**Given problem 1**
In the listing, which lines contain the word "solar"? List each one.

-- start of Article --

# Ohio Game and Fish Mag



## JIG (Nov 2, 2004)

Read in the feb 08 issue that they are forcasting that WB is the eye lake to go too this year. They say its a walleye impoundment. WHAT BULL!!!! Why would you promote the lake if it isnt even stocked.
Cant see why the DNR doesnt start before they are gone! With ALL the eyes stocked in Ohio it still seems wrong. What happened to lake conservation and stocking regulations. Seems funny ALL those Ski"s and Stripers that are to be gone still are eating all the bait. Where does the balance lay! More about money?


----------



## mrphish42 (Jan 24, 2008)

Jig...... You younger guys have to be the ball carriers now.....we older guys have seen some of the best and worst conditions our lakes, I have fished WB since they built it. Thats a long time ago.Hunted so close to there back then, we would take lunch breaks (from Huntin) and go down and set (watching the guys and equipment clearing parts of that lake site. I'm new to this site, but I have had a "love" affair with this body water as long as anyone here has.I'm not saying that it's totally up to you guys.....we have and we will continue to fight , right beside you as long as we live. But you younger generation warriors have alot more energy to carry on for your next generation..........Heres to you, god bless........Jon Sr.


----------



## Greydog (Mar 24, 2007)

I got my copy of "Walleye Insider" in the mail today and lo and behold they featured Berlin in their "North America's Top Walleye Waters" section. Maybe there's something about Berlin everybody but the local fisherman know. They say the lake offers "good numbers of Walleyes and Saugeyes" and to "target the headwaters" ?????


----------



## JIG (Nov 2, 2004)

I hear ya Greydog! Just dont know what else too do but to keep posting. The dnr Give us there 2 sense.


----------



## Guest (Feb 17, 2008)

suprised that neither publication listed pymy as a great walleye lake also (lol). seems as the ohio game and fish reposts the same articles for the same month year after year. quit it a long time ago. i go back to when berlin was an excellent eye lake (don't remember saugeyes) but for ne ohio, mosquito is (in my opinion) the best we have for sheer numbers.


----------



## Fishers of Men (Jul 29, 2005)

I think LaDue is being overlooked, there's some good fish in there.


----------



## k_redball (Jul 11, 2007)

i may be young but i have the eyes to see that our ne ohio walleye lakes are dying off. personnally ive never seen pymatuning at its best ive only caught some here and there. ive noticed magazines prizing lakes like berlin and west branch but i just dont see it. maybe im just spoiled after going to lake erie a few times.


----------



## tomb (Oct 9, 2004)

Berlin does have some nice walleyes in it. I don't think they're wrong about it having a good population of fish. There is loads of shad in there, I've caught them in my cast net. And according to articles I've read many of the fish in there naturally reproduce, including the walleye, bass, and muskies. Now, as far as the lake being a mecca and walleyes jumping in the boat. Well, I've been lucky a few times, but not always. Also don't know what they mean by headwaters.

-- end of Article --
-- start of Entries shown --

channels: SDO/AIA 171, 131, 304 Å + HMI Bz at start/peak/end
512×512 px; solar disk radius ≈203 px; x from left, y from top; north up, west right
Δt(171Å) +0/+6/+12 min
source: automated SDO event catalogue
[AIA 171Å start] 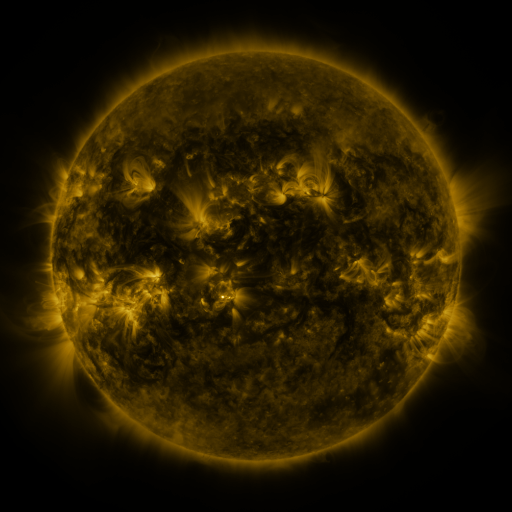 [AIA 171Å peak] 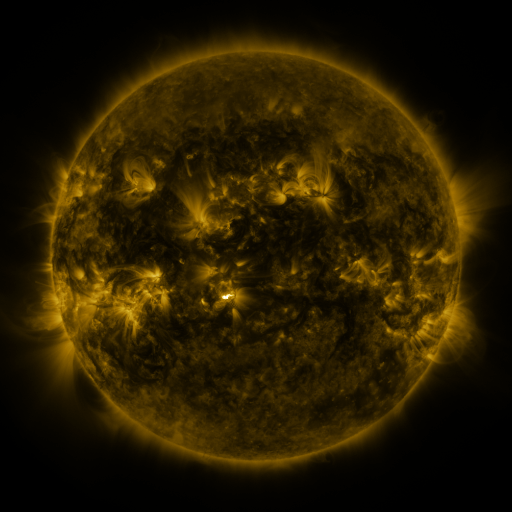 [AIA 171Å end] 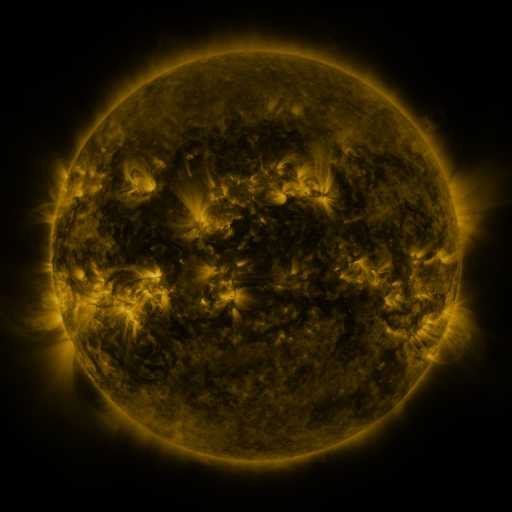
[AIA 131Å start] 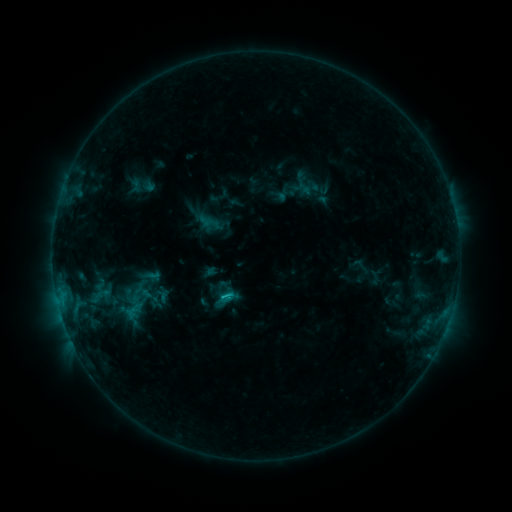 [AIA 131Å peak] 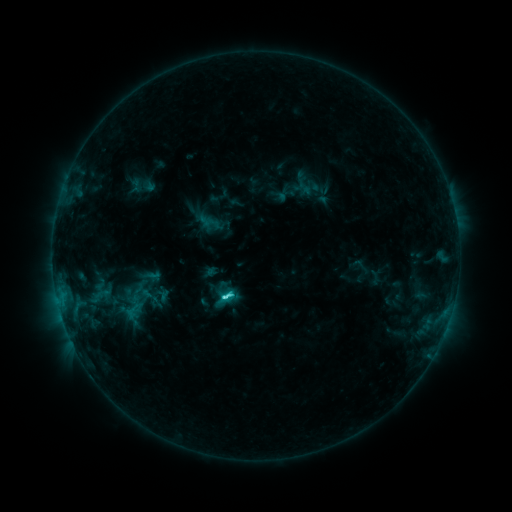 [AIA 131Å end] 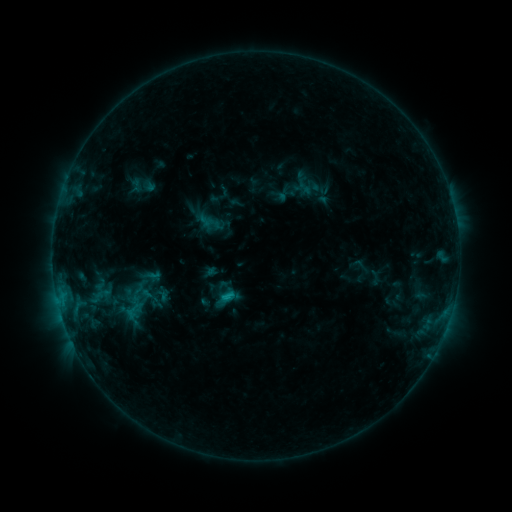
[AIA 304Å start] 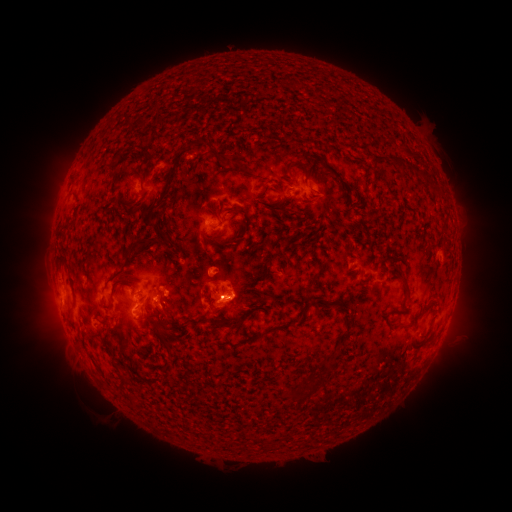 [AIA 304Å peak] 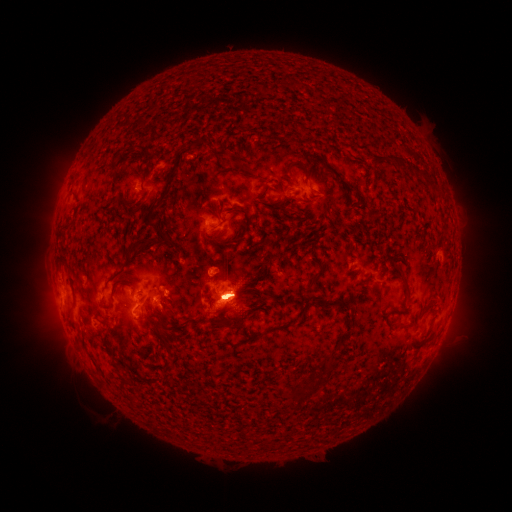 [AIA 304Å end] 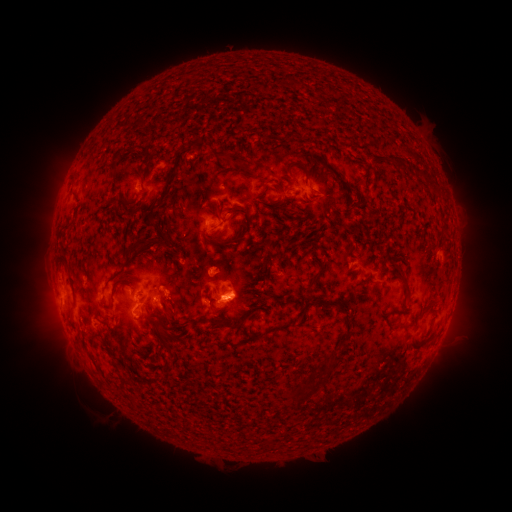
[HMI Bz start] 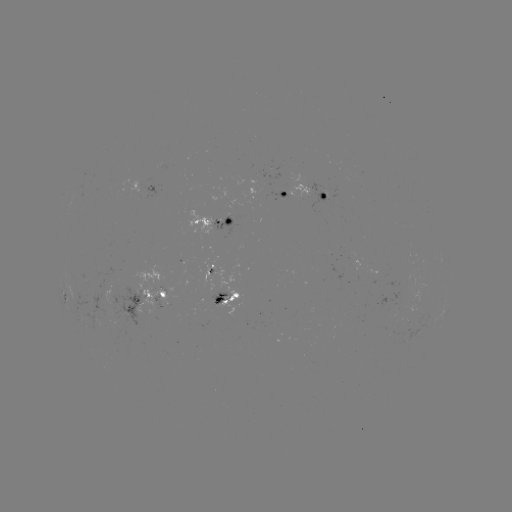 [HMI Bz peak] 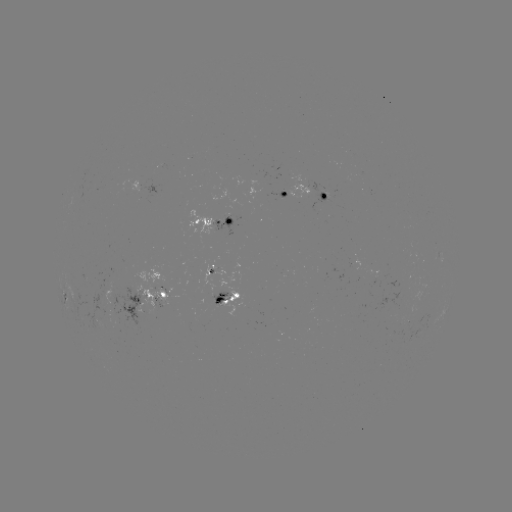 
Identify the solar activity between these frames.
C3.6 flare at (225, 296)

-- end of Entries shown --

**Given problem 2**
In the walleye thread, which magazine featured Berlin in its "North America's Top Walleye Waters" section?

**Task answer 1**
512×512 px; solar disk radius ≈203 px; x from left, y from top; north up, west right
Identify the solar activity between these frames.

**Task answer 2**
Walleye Insider.